▶ _Collected data_:

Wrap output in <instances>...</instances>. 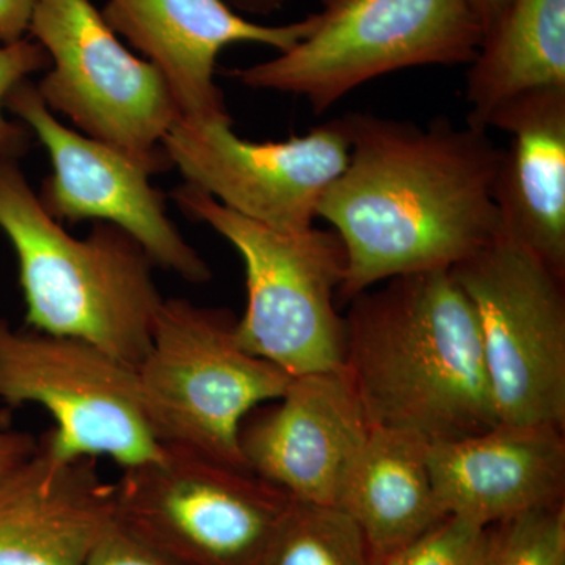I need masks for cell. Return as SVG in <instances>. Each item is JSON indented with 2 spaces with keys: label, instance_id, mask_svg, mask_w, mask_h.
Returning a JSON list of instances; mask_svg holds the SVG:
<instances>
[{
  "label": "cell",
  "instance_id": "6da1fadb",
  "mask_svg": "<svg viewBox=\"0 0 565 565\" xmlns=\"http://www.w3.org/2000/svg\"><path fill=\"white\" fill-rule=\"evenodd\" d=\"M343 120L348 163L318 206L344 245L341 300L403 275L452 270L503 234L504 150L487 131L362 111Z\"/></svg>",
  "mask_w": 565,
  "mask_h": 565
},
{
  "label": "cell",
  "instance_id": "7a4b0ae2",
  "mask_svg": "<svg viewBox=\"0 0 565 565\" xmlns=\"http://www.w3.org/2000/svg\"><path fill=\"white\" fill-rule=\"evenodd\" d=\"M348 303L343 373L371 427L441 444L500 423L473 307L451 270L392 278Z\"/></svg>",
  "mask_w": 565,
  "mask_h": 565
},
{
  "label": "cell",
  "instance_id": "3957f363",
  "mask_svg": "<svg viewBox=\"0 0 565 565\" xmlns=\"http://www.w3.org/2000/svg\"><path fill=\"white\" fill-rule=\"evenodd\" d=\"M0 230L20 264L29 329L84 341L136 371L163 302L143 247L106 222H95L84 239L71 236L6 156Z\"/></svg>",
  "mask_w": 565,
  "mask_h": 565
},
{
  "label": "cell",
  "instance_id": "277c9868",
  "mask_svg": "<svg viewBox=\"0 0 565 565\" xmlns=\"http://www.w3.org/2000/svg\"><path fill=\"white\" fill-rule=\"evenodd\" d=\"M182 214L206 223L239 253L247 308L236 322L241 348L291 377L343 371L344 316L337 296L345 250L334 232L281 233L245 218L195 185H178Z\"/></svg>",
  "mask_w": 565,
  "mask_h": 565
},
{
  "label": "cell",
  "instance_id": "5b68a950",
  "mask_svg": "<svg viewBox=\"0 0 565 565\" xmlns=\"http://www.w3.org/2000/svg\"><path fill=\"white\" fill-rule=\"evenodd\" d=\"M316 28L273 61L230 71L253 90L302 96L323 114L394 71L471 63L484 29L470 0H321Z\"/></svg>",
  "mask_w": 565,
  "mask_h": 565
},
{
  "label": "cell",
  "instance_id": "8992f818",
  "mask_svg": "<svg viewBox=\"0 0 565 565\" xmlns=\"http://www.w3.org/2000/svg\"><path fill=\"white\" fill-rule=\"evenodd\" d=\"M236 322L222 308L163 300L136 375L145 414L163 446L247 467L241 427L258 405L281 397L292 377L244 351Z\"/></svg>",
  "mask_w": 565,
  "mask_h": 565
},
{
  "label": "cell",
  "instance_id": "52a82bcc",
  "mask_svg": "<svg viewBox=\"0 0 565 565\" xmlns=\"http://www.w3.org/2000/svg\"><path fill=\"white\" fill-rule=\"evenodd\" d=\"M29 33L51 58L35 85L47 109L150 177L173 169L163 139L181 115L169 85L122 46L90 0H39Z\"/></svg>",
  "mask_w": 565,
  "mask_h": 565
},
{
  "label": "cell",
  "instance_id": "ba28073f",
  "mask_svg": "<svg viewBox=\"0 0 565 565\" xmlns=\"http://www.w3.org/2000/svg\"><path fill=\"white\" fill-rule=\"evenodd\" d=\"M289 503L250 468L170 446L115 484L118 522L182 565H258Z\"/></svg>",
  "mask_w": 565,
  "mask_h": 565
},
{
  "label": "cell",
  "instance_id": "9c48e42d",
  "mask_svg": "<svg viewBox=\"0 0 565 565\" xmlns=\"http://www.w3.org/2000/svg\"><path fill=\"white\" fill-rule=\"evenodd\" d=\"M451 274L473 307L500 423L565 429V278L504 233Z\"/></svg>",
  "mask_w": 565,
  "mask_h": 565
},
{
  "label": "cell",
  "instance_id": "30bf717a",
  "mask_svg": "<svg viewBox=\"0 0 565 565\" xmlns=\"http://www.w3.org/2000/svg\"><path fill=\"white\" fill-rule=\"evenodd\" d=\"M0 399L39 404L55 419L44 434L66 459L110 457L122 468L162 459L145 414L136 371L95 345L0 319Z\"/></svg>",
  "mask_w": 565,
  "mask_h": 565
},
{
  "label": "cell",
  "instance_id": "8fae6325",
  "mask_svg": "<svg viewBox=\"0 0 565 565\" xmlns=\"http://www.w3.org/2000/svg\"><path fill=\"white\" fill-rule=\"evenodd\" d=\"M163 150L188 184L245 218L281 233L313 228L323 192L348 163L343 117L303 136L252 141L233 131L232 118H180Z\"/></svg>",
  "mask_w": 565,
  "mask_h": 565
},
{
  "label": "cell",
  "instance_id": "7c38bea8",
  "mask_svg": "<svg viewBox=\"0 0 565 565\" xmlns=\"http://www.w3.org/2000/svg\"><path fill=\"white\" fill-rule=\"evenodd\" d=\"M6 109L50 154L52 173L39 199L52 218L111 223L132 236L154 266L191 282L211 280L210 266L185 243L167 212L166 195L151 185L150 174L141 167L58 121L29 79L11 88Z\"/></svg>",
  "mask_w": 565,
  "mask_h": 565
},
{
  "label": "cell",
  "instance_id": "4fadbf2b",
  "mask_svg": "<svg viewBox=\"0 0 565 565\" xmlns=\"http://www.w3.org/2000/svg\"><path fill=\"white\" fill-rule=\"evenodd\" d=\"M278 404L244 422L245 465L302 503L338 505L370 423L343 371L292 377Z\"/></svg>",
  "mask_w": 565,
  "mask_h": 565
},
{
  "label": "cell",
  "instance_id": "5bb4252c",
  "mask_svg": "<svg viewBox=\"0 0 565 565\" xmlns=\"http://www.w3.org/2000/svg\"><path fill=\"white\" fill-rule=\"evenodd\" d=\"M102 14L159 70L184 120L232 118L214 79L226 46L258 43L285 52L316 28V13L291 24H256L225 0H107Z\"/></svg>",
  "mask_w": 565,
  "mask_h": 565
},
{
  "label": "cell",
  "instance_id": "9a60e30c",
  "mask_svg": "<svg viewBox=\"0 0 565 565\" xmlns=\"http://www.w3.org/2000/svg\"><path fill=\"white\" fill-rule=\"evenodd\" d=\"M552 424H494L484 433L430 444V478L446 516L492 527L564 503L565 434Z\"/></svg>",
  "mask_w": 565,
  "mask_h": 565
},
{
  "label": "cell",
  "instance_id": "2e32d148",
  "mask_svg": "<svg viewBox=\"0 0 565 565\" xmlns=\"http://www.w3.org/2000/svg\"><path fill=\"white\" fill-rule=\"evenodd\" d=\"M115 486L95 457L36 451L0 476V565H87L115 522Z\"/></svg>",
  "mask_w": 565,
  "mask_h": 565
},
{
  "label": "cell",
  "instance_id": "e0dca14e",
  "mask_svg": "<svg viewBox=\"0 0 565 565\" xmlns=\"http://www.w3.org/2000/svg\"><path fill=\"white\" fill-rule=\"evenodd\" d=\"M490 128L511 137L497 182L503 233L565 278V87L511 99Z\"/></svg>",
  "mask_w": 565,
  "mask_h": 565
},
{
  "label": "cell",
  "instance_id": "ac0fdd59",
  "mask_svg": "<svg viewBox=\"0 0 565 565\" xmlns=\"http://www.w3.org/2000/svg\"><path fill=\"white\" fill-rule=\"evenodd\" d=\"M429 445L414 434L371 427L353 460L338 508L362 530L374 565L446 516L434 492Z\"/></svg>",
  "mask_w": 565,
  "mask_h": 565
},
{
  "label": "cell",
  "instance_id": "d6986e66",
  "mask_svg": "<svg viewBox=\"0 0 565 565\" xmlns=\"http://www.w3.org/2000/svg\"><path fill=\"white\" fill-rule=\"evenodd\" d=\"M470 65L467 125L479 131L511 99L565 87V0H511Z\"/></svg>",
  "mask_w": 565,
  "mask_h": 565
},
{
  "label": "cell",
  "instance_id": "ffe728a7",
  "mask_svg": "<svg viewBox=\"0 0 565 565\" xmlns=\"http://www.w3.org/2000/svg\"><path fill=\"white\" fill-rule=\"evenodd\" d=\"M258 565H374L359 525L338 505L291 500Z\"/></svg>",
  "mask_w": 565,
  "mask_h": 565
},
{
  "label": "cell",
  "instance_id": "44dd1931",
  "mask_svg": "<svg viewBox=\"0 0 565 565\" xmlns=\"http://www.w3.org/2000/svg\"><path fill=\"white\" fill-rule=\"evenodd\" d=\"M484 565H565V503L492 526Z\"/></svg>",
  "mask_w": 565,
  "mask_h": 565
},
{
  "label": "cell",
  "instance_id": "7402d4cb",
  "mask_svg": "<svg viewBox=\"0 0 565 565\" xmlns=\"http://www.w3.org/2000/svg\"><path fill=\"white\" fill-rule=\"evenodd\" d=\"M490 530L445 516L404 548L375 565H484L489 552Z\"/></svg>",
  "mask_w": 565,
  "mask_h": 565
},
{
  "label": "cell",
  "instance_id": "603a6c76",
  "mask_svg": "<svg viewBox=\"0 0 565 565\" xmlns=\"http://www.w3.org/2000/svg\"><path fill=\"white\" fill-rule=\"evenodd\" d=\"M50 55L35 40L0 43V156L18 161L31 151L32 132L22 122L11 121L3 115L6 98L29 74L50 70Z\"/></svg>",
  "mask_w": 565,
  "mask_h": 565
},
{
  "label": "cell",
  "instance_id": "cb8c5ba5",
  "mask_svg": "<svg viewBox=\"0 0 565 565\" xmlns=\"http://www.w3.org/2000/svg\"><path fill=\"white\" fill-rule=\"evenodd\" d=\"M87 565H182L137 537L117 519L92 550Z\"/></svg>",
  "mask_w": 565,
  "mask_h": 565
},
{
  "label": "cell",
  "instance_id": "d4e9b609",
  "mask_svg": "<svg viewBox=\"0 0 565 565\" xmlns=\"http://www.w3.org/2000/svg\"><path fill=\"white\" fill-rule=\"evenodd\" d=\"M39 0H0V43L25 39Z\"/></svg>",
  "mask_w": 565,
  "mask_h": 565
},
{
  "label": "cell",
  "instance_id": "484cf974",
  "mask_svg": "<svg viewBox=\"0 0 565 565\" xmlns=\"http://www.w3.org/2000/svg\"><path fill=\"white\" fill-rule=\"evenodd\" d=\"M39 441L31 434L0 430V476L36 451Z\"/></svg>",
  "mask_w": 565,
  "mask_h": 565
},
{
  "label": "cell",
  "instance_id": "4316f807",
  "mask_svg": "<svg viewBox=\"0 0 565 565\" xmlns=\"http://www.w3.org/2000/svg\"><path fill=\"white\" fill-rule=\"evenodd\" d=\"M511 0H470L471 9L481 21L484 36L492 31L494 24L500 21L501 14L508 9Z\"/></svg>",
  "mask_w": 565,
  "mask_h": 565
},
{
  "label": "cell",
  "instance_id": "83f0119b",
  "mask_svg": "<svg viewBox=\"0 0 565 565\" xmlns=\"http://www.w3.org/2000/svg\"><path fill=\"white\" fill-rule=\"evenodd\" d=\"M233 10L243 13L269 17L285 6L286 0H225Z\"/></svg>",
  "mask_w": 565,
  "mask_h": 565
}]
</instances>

---

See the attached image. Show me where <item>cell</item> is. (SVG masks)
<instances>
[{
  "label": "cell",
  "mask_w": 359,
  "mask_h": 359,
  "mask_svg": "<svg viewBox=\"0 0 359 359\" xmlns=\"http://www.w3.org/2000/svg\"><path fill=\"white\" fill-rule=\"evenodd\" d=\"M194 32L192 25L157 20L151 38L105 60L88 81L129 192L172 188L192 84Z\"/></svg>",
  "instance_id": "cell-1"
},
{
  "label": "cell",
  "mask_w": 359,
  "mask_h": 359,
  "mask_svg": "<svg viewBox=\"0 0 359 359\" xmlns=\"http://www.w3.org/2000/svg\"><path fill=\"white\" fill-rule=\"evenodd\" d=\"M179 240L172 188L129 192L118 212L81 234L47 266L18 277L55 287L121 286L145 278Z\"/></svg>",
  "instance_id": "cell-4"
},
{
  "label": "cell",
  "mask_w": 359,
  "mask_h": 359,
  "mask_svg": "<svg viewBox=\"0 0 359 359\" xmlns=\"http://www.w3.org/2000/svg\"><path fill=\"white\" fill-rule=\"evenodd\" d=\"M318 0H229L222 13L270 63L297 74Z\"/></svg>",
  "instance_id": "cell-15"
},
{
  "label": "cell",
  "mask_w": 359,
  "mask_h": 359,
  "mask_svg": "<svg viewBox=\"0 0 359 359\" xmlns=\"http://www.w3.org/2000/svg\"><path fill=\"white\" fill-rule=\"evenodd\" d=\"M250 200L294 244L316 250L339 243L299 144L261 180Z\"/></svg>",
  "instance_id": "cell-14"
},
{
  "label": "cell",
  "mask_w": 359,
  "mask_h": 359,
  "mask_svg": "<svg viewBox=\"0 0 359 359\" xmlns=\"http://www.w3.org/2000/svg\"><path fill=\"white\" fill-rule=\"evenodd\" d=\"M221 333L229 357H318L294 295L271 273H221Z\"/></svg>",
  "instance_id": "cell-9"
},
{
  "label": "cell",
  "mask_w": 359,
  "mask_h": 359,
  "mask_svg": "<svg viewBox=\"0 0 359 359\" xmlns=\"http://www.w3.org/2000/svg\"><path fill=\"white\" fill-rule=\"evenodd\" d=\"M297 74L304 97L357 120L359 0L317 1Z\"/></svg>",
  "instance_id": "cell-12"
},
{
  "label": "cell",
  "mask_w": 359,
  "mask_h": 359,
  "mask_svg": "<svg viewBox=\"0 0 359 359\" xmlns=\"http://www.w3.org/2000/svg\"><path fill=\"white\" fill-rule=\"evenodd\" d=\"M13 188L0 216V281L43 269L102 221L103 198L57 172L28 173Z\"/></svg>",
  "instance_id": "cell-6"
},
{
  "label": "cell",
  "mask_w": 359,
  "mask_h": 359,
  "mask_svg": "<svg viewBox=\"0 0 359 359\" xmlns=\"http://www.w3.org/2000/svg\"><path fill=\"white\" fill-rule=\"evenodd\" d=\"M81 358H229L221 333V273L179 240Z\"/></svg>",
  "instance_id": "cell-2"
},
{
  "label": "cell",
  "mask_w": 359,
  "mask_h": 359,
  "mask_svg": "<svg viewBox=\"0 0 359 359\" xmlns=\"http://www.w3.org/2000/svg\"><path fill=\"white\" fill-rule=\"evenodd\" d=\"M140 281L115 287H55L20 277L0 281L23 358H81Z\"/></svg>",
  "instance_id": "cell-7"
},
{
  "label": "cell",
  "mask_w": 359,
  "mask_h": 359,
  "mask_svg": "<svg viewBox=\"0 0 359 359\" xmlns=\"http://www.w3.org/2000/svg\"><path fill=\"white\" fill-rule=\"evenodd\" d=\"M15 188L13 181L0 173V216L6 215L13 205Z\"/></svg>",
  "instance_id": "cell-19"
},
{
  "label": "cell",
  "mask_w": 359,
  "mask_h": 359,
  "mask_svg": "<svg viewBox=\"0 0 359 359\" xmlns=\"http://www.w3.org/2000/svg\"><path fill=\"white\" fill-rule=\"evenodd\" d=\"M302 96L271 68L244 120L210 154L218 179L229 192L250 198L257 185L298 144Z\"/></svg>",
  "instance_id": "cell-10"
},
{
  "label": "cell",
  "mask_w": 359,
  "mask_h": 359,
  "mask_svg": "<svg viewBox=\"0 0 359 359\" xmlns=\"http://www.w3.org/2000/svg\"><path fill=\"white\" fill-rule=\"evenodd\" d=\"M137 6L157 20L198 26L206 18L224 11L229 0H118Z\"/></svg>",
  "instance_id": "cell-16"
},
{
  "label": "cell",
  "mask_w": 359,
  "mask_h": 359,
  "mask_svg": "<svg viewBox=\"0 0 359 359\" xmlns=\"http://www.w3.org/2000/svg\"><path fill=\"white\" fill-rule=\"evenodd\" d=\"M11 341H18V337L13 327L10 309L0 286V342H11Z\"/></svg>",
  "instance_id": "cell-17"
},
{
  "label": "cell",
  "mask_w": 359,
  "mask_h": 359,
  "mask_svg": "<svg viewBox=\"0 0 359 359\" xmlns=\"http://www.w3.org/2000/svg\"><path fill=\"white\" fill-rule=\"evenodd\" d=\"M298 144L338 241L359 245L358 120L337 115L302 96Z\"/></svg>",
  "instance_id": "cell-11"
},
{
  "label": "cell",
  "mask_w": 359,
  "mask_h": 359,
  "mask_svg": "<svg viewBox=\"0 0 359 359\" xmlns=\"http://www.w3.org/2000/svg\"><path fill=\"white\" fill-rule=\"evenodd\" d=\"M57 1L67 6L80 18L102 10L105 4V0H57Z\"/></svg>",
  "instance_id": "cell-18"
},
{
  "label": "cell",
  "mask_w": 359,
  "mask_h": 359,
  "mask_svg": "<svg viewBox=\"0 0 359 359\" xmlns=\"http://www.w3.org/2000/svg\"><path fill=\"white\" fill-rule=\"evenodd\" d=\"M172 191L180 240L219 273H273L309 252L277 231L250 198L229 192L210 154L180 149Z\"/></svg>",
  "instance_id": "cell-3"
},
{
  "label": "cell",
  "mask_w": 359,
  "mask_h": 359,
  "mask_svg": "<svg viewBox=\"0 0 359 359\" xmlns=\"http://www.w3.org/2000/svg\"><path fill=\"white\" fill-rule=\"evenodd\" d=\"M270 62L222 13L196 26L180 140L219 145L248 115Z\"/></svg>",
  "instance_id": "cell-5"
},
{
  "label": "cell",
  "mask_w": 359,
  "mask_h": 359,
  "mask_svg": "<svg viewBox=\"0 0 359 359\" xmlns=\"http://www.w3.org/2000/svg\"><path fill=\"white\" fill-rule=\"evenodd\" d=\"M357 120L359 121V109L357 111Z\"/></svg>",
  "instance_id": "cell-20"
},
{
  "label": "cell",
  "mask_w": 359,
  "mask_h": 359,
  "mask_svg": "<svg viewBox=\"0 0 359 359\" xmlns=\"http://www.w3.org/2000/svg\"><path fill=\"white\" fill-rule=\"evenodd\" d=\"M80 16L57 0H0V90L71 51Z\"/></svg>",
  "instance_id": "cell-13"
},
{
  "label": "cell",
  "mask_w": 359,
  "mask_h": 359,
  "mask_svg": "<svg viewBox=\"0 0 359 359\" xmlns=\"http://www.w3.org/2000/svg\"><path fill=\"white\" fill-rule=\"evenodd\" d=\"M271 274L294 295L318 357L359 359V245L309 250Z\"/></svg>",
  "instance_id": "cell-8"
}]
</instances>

...

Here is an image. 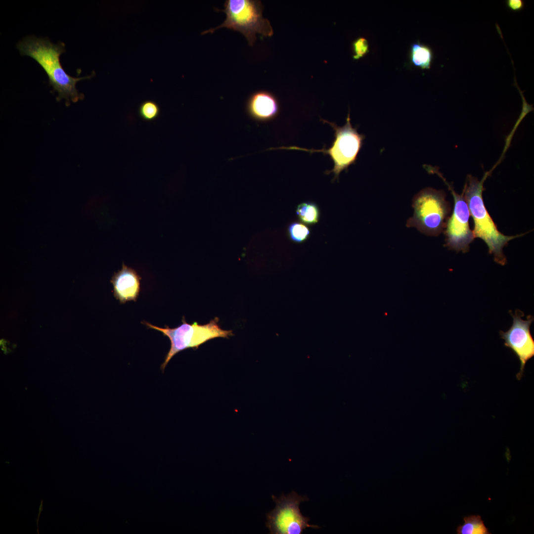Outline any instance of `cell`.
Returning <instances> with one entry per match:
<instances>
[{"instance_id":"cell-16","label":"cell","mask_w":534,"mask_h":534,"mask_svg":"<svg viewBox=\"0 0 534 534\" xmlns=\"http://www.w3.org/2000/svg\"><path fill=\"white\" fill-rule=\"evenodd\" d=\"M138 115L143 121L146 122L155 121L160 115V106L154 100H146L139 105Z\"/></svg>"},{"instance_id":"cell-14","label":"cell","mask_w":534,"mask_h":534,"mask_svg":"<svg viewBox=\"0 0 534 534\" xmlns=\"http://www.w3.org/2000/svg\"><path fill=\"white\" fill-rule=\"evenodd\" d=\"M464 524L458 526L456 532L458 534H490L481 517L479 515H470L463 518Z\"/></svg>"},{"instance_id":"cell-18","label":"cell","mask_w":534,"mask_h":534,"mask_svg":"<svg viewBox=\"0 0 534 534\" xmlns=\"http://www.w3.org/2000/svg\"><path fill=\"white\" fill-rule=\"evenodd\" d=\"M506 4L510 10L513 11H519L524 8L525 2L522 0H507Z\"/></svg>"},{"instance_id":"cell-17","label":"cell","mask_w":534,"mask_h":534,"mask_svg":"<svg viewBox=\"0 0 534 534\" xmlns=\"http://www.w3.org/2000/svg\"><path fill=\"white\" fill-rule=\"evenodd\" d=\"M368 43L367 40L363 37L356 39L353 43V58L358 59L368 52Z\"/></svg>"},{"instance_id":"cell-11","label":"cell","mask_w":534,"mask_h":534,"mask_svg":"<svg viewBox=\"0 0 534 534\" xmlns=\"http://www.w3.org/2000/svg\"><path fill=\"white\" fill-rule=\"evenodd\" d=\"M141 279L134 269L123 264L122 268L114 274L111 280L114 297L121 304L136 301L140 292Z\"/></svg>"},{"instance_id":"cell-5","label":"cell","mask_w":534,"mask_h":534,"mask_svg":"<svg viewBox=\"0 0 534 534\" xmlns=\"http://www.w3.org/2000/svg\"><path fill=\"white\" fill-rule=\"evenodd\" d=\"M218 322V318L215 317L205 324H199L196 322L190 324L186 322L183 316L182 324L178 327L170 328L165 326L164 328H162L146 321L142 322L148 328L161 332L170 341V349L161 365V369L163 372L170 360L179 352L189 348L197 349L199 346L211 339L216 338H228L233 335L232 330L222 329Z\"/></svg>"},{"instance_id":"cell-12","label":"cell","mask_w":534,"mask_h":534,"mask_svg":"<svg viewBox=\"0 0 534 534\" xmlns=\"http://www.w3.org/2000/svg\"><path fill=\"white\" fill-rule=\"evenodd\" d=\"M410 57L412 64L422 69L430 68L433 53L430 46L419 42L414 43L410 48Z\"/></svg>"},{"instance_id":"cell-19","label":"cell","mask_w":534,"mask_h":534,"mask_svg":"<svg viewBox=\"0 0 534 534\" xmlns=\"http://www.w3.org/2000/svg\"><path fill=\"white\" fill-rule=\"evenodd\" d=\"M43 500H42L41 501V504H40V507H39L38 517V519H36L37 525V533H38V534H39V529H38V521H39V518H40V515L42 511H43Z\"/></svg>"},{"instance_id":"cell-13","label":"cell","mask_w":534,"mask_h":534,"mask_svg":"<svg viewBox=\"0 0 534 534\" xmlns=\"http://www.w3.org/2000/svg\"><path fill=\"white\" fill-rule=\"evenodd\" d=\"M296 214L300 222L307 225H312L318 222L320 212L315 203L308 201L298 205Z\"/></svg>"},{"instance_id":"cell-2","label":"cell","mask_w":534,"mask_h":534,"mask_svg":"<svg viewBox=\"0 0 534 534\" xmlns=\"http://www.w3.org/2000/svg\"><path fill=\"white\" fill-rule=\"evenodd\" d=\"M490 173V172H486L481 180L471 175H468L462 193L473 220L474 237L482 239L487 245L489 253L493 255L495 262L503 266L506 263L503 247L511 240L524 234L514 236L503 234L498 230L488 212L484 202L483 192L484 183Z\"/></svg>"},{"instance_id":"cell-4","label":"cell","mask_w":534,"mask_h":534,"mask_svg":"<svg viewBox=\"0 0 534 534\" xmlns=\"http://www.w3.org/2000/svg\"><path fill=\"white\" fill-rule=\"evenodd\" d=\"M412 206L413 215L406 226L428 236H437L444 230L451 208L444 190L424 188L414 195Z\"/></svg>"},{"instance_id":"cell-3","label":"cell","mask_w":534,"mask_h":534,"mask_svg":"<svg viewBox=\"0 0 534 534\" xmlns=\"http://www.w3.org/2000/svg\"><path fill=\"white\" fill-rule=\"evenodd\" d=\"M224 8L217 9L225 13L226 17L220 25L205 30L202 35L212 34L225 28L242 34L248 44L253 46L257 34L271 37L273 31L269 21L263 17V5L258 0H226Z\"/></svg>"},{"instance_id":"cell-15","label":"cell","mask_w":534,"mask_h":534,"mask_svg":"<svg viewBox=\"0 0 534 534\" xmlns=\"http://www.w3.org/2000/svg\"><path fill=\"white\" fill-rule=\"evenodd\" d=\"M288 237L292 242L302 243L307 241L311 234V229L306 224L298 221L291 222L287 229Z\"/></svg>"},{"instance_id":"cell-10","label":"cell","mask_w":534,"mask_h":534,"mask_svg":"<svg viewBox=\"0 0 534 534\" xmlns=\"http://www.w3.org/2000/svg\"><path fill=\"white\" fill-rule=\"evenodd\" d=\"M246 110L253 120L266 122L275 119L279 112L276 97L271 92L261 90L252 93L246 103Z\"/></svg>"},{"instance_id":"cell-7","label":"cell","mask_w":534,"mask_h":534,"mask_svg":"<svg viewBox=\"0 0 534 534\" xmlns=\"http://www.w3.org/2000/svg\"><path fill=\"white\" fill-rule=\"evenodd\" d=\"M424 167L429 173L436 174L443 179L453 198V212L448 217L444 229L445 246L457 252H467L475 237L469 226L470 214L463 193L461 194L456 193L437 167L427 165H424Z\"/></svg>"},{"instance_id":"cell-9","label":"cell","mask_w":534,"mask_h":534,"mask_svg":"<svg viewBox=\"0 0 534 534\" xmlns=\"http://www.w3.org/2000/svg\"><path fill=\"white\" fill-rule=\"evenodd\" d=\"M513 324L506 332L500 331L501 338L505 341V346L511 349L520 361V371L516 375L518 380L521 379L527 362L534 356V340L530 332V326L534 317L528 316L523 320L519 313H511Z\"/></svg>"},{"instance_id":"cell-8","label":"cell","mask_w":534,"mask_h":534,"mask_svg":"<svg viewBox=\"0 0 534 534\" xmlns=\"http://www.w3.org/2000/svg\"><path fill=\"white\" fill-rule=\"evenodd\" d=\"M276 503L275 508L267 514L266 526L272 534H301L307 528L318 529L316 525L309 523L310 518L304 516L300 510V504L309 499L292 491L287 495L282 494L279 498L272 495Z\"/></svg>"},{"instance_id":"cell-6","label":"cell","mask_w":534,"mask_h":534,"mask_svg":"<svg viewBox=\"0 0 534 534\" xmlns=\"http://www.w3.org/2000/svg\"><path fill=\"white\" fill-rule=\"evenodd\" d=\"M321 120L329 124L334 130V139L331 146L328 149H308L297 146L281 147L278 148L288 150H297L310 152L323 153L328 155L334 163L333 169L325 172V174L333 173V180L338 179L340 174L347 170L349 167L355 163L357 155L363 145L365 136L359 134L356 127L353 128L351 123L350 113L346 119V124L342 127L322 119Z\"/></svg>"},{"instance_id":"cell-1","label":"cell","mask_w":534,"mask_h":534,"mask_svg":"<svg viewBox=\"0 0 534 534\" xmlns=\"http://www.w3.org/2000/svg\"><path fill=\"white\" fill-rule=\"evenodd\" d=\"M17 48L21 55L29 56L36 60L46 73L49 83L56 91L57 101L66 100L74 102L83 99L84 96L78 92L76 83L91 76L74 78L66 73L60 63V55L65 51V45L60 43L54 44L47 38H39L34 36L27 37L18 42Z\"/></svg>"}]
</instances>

▶ _Work instructions_: Rewrite everything from the line containing "See the attached" down to the line containing "240L172 188L129 192L118", substituting "category" for "label" and leaving all else unchanged. Give only those lines.

▶ _Exercise solution_:
See the attached image. Show me where <item>cell</item> is. (SVG masks)
<instances>
[{
  "category": "cell",
  "mask_w": 359,
  "mask_h": 359,
  "mask_svg": "<svg viewBox=\"0 0 359 359\" xmlns=\"http://www.w3.org/2000/svg\"><path fill=\"white\" fill-rule=\"evenodd\" d=\"M194 32L192 25L157 20L151 38L105 60L88 81L129 192L172 188L192 84Z\"/></svg>",
  "instance_id": "cell-1"
},
{
  "category": "cell",
  "mask_w": 359,
  "mask_h": 359,
  "mask_svg": "<svg viewBox=\"0 0 359 359\" xmlns=\"http://www.w3.org/2000/svg\"><path fill=\"white\" fill-rule=\"evenodd\" d=\"M179 240L172 188L129 192L118 212L81 234L47 266L18 277L55 287L121 286L145 278Z\"/></svg>",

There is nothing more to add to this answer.